Exercise instructions:
From the article about RdV Vineyards below, output word for word the passage that begins at the words "The winery at" and stops after "to the vines at RdV Vineyards.".

Is it possible to make a world-class wine in Virginia? Rutger de Vink, of RdV Vineyards in Delaplane, says yes. Now he has to sell it.
Promised Land
RdV Vineyards’ 30,000 vines cover 16 acres in Fauquier County.
The winery at night.
Stairs in the silo lead down to the fermentation room.
Inside the fermentation room.
The vines at RdV Vineyards.
The vineyard’s 30,000 vines cover 16 acres in Fauquier County.
Gabriel Flores, Oscar Vargas, Ezequiel Cortez and Raul Herrera tending to the vines at RdV Vineyards.
Adding new fruiting varieties to a vine through grafting.
Grapes on the vine at RdV Vineyards.
De Vink in his Airstream on the vineyard.
RdV’s two blends, Lost Mountain and Rendezvous.
Vineyard Manager Gabriel Flores with de Vink.
Jim Law, de Vink and Luca Paschina share a bottle at Barboursville Vineyards.
A freshly poured glass of RdV Lost Mountain.
Enter RdV vineyards, in Delaplane, and you’ll travel a long gravel driveway, a barely marked turn off a narrow, winding side road. On this early June morning, it’s so quiet that all you can hear is the twitter of birds and, faintly drifting down from the hillside above where RdV’s permanent team of four vineyard workers is tending to the vines, a tinny chorus of norteño music from a pickup-truck radio. Low-hanging clouds threaten a rain that soon arrives, the latest dousing from a cool, wet summer, and the Blue Ridge foothills roll away, lush and green.
You are here to meet Rutger de Vink, about whom you know only this: Dutch family, international roots, former Marine officer, business-school graduate, refugee from the 9-to-5 grind with private resources backing a young vineyard that, in its first few vintages, has produced some extraordinarily good wines, wines that can hold their own, so you have read, in comparison to some of the best of Napa and Bordeaux.
The 43-year-old de Vink strides in to the vineyard’s cool, airy winery, sun-ruddied and disheveled, in heavy boots and grimy work shirt, his greeting friendly and unassuming. No lord of the manor, de Vink lives nominally in an Airstream on the property but, primarily, it becomes apparent, outdoors in the vineyard itself. He is followed closely by 32-year-old Josh Grainer, a Virginian from New Kent and RdV’s “technical director.” (You’d call him the winemaker, except, says Grainer, “We don’t use the term winemaker here—the wine will make itself. We just have to guide it.”)
Almost immediately they begin talking about the wine, the vines, the weather forecast, the work to be done. And it takes perhaps two minute of listening to realize that you are in the company of people for whom wine is a life-consuming passion, a lived-and-breathed raison d’être .… a devotion.
On RdV’s 16 planted acres are 30,000 vines, a mix of Bordeaux-style grapes, Merlot and Cabernet Sauvignon and Cabernet Franc and Petit Verdot. And every one of those 30,000 plants receives, says de Vink, its own individual care.

Dataset records:
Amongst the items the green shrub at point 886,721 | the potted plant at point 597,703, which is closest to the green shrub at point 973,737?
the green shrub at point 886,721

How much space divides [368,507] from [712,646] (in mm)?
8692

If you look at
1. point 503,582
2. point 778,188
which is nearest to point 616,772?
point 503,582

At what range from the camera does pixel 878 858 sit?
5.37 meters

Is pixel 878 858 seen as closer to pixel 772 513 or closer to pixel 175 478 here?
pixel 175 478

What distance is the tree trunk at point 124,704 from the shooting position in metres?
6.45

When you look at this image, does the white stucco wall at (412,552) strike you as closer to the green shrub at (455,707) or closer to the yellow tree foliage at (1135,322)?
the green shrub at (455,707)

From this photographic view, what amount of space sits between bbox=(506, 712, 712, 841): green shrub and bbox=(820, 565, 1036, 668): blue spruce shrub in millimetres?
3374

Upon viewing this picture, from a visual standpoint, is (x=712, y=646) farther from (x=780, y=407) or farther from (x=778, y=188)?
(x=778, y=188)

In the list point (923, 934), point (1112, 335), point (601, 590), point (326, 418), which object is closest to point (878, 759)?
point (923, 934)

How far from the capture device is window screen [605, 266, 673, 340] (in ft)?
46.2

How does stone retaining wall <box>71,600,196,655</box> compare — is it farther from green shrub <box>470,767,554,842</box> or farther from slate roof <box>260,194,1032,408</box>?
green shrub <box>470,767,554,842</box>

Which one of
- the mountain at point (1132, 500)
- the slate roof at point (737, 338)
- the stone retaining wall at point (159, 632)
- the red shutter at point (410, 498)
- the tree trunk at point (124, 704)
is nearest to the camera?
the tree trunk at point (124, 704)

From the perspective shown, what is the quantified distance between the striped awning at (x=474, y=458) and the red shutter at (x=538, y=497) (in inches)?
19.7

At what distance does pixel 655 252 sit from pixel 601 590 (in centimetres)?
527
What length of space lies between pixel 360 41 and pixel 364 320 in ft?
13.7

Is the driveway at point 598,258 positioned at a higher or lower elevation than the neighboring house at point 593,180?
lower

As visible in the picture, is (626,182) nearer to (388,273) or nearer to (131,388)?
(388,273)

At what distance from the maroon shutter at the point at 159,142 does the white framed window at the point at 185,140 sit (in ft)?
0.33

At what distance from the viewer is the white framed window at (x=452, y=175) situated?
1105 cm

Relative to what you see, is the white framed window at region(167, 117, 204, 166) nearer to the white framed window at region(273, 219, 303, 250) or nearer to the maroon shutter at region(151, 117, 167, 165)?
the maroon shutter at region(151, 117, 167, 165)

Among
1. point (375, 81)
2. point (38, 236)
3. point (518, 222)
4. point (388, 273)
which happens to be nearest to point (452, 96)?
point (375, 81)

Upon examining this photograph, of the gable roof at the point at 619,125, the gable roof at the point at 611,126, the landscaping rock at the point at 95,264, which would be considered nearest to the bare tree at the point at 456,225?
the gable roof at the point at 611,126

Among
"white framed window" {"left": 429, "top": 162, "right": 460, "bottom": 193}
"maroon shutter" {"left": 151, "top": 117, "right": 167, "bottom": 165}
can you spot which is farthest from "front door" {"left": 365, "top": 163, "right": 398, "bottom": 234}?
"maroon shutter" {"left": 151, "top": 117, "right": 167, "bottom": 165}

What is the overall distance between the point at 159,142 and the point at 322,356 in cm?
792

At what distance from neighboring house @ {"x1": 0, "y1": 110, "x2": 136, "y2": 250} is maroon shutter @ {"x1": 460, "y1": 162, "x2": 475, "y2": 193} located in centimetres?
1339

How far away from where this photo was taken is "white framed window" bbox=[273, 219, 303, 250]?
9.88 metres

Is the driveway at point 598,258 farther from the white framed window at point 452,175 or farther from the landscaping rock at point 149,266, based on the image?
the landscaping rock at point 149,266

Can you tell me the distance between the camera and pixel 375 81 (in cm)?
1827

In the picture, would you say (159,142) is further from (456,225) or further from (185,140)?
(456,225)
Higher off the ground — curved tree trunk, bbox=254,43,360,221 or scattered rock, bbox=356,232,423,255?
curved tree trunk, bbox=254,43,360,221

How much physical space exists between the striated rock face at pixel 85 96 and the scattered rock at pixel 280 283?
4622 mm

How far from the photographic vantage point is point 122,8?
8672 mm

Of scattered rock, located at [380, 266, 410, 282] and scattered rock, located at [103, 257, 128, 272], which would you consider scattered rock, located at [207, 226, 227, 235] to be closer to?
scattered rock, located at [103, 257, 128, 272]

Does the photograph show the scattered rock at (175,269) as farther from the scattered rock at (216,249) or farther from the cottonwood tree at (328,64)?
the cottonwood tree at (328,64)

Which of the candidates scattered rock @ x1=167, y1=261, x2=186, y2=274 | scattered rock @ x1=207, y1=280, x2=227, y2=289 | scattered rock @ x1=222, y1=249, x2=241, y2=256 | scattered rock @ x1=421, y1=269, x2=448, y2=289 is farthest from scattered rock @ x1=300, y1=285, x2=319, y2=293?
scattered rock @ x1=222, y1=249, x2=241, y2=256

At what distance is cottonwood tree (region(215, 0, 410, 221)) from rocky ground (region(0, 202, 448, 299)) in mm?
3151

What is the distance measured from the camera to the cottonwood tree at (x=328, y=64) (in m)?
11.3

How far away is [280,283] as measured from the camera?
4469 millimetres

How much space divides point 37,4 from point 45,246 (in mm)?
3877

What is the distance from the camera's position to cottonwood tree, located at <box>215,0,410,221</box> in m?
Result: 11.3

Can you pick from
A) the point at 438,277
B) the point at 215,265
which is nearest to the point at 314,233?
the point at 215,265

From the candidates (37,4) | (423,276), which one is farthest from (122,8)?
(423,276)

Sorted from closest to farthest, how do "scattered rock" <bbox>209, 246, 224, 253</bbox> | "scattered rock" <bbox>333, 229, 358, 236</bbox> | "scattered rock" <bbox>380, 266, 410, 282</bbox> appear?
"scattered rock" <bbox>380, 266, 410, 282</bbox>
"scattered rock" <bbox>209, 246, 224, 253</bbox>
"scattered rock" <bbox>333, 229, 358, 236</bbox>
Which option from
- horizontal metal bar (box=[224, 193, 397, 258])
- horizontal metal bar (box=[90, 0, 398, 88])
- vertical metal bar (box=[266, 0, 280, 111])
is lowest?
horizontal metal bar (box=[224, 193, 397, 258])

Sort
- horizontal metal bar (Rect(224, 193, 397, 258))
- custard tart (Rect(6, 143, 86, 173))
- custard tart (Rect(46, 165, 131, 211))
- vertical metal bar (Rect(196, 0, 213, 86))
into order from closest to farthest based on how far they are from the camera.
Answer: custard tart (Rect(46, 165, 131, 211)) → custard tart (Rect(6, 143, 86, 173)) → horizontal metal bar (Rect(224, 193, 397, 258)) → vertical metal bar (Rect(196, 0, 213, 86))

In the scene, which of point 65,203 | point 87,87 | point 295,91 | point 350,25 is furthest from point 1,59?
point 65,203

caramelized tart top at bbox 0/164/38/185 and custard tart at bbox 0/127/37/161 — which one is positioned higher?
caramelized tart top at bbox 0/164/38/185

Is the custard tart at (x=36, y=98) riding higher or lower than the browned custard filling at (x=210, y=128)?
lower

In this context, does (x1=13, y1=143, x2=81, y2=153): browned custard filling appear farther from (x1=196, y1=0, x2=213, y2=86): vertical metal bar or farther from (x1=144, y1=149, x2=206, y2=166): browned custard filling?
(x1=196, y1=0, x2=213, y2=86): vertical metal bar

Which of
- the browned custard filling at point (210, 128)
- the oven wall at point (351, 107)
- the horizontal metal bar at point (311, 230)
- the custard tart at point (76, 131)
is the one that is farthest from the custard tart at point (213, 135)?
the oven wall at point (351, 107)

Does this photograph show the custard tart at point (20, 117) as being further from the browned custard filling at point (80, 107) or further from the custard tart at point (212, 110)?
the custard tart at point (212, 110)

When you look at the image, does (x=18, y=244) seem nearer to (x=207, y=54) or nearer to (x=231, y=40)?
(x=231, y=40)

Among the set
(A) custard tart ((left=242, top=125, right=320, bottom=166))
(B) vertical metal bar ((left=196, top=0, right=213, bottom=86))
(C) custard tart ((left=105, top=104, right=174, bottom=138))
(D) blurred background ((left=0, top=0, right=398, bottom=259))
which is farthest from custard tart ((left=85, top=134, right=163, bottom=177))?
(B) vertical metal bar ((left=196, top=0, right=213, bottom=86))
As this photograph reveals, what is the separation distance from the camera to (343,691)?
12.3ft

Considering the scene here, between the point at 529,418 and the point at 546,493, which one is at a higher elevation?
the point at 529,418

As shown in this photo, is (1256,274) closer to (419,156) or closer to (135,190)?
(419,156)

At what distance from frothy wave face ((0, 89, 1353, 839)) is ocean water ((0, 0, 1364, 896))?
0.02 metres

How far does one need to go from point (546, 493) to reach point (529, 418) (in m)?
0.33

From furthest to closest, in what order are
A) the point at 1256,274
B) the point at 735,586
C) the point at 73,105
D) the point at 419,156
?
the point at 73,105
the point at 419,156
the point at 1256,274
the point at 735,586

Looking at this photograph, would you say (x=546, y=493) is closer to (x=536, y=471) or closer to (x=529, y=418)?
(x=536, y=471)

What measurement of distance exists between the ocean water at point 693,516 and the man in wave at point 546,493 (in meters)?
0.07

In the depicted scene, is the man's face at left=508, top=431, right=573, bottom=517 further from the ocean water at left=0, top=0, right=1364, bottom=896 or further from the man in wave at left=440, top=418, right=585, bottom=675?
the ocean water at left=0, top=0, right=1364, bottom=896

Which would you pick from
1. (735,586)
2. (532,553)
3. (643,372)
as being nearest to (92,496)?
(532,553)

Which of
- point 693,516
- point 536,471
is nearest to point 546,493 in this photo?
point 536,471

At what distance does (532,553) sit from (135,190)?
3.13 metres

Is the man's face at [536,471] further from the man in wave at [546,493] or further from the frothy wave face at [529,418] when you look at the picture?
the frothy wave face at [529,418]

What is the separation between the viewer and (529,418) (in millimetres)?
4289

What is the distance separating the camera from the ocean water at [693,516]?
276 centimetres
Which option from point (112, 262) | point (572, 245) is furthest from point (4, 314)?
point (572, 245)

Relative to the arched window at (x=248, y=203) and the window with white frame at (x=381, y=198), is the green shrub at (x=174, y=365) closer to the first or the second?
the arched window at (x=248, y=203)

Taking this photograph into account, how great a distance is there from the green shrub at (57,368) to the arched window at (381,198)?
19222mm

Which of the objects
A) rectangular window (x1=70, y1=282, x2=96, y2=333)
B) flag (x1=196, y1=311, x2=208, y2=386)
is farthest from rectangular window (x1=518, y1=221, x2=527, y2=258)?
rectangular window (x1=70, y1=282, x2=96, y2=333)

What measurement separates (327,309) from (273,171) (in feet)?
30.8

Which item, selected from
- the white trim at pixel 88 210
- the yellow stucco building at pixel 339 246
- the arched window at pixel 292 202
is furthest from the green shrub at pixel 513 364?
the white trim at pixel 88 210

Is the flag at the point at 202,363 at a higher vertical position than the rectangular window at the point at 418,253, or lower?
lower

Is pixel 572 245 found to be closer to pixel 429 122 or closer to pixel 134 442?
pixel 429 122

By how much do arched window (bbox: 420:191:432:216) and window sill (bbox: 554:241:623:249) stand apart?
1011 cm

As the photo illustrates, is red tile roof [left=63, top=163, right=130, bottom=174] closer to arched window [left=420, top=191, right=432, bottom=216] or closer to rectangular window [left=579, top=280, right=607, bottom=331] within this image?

Task result:
The winery at night.
Stairs in the silo lead down to the fermentation room.
Inside the fermentation room.
The vines at RdV Vineyards.
The vineyard’s 30,000 vines cover 16 acres in Fauquier County.
Gabriel Flores, Oscar Vargas, Ezequiel Cortez and Raul Herrera tending to the vines at RdV Vineyards.